-- Begin SOURCE DATA --

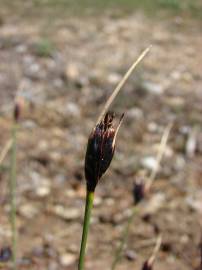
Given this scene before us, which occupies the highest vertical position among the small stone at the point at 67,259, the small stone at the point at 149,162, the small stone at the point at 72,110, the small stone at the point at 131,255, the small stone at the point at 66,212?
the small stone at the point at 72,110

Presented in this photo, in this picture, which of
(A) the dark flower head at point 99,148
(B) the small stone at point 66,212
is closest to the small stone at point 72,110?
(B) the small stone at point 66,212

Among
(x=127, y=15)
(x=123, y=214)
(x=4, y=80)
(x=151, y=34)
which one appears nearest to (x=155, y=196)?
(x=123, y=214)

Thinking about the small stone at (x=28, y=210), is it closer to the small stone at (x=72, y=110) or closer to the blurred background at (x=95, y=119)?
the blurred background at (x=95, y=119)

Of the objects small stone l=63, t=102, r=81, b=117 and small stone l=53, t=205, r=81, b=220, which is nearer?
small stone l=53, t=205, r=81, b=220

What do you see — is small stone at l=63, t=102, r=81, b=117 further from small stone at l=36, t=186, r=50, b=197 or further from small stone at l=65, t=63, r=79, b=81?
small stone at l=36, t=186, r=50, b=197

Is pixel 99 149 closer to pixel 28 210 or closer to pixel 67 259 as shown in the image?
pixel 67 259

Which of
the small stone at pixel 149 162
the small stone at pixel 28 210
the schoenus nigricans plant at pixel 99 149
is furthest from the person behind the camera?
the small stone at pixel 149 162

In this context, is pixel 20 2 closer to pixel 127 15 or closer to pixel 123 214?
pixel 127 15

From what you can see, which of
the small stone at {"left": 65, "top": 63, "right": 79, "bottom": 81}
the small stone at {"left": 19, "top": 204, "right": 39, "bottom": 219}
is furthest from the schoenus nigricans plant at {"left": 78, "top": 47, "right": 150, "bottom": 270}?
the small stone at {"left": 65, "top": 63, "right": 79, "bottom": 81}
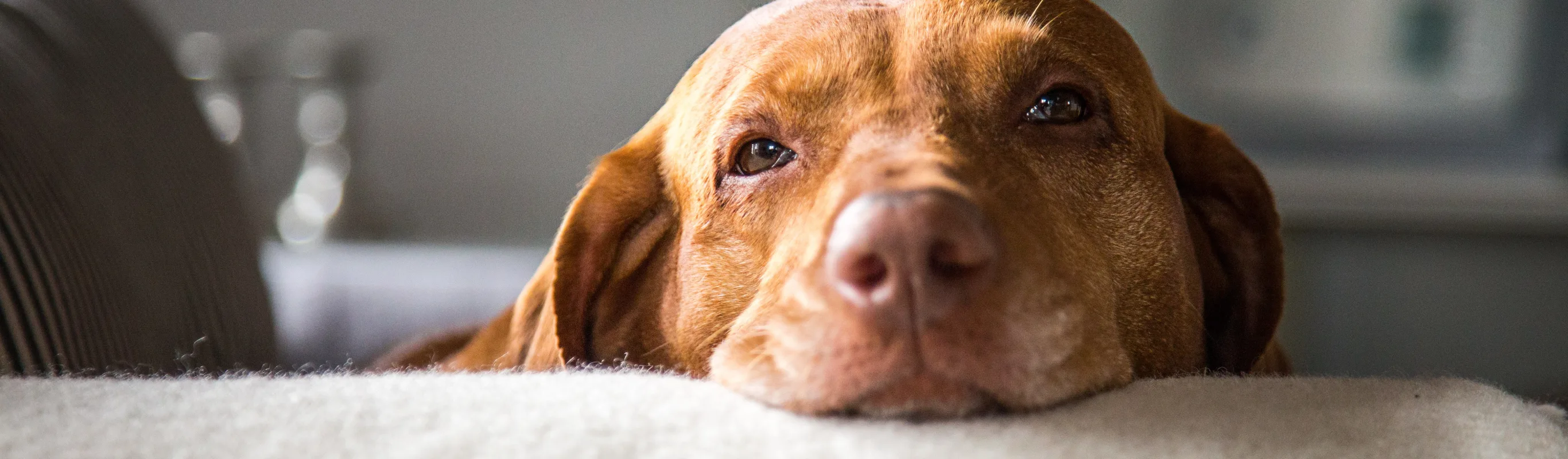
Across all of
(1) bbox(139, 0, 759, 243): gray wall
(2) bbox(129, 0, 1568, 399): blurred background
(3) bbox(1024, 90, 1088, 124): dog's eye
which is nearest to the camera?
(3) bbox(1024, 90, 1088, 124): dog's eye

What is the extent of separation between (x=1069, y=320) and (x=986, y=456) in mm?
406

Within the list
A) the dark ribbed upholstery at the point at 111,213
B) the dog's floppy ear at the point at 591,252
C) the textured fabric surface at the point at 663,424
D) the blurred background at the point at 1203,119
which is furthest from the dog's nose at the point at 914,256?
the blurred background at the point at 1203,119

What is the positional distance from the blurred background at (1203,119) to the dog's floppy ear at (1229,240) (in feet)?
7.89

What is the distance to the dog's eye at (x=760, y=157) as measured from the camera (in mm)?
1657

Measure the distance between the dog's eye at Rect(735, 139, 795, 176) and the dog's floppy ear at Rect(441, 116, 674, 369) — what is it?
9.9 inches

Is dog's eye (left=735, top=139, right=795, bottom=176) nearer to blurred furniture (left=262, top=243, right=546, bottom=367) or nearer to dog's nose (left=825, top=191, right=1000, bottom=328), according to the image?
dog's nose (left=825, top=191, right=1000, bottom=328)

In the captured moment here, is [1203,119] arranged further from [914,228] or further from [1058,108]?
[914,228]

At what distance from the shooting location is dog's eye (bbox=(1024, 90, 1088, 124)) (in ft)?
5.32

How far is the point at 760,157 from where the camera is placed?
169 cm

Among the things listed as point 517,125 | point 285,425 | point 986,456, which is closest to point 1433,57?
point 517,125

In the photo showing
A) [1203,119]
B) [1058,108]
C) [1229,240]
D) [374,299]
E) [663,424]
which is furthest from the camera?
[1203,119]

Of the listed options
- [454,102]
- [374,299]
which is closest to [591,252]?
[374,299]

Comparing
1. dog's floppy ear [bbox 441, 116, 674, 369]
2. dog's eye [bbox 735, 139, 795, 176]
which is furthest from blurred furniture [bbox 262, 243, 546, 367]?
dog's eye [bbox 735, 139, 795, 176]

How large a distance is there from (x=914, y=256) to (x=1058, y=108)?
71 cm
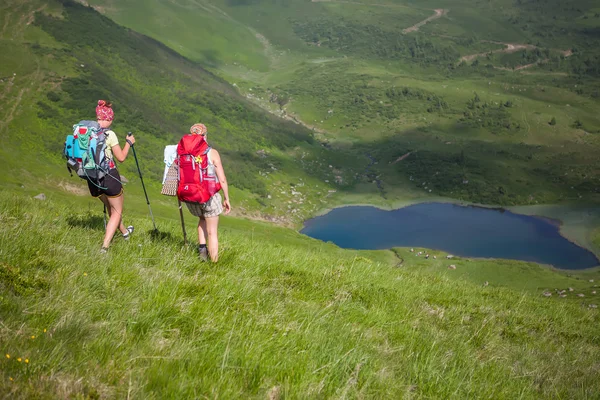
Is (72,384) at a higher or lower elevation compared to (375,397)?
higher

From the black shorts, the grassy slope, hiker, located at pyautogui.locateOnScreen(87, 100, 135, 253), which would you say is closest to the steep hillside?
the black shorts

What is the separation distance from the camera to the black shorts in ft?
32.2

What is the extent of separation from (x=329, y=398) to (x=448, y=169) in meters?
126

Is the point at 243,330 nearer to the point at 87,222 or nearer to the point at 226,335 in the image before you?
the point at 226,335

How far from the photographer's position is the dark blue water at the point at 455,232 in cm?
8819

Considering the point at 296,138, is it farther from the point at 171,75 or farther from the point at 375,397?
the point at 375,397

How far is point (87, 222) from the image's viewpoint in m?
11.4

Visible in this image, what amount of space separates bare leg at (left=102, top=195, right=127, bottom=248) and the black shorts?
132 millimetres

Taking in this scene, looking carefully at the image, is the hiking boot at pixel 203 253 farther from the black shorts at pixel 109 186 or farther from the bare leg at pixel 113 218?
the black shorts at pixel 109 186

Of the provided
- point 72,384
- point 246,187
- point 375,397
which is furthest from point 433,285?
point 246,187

-- End SOURCE DATA --
-- Begin SOURCE DATA --

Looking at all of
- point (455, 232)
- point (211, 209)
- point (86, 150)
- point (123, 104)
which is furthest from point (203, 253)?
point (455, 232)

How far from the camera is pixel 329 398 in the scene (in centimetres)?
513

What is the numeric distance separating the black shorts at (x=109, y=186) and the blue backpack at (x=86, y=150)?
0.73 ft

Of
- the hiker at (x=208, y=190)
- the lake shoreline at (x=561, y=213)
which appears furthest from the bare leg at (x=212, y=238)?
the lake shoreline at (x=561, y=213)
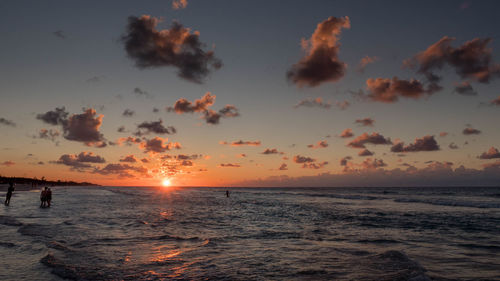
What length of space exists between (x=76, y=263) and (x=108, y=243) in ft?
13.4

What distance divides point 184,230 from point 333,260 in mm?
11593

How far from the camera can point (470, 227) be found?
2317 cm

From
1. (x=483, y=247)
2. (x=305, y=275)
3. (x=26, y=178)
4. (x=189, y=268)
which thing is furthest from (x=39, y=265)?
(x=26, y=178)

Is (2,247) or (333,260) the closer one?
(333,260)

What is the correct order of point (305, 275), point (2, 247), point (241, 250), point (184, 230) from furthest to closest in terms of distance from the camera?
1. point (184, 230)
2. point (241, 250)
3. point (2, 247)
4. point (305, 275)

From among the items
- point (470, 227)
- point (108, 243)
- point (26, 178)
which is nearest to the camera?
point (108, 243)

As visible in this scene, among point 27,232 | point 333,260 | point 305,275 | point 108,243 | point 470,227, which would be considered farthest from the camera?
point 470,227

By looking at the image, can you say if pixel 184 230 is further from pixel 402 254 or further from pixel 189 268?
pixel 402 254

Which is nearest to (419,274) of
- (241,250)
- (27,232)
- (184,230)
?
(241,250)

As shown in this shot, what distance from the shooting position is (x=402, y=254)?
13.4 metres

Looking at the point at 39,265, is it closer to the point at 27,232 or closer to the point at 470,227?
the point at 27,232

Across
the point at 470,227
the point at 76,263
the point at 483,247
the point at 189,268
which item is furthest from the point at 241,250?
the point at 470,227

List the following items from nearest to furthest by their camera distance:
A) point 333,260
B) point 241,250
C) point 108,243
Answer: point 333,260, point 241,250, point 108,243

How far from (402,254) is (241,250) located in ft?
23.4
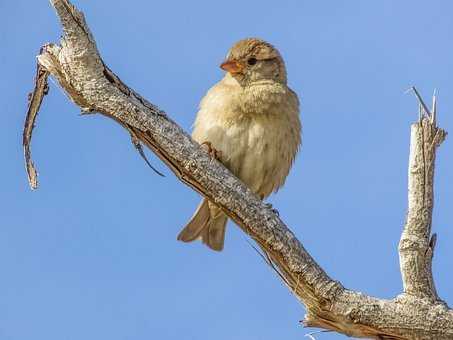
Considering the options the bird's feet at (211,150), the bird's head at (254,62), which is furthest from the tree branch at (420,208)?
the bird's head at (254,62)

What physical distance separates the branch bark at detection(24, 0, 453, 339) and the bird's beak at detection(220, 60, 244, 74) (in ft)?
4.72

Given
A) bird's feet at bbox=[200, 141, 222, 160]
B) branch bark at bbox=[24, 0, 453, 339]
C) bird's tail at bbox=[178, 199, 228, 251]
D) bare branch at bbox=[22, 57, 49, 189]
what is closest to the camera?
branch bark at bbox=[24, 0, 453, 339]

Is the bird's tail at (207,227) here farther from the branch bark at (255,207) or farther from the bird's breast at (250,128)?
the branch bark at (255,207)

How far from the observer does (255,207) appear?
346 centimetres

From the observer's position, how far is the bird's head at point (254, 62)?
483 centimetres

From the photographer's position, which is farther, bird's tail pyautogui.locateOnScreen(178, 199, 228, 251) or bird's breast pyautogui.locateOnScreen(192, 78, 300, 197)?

-- End SOURCE DATA --

# OBJECTIVE
Starting with the line that contains "What is the correct" and going on through the line that contains "4. point (305, 275)", write out those lines again with "camera" swapped for "observer" and everything else unchanged.

# RESPONSE
What is the correct order of point (305, 275), point (2, 247), point (241, 250), point (184, 230) from furthest to closest in terms of distance from the observer?
1. point (184, 230)
2. point (241, 250)
3. point (2, 247)
4. point (305, 275)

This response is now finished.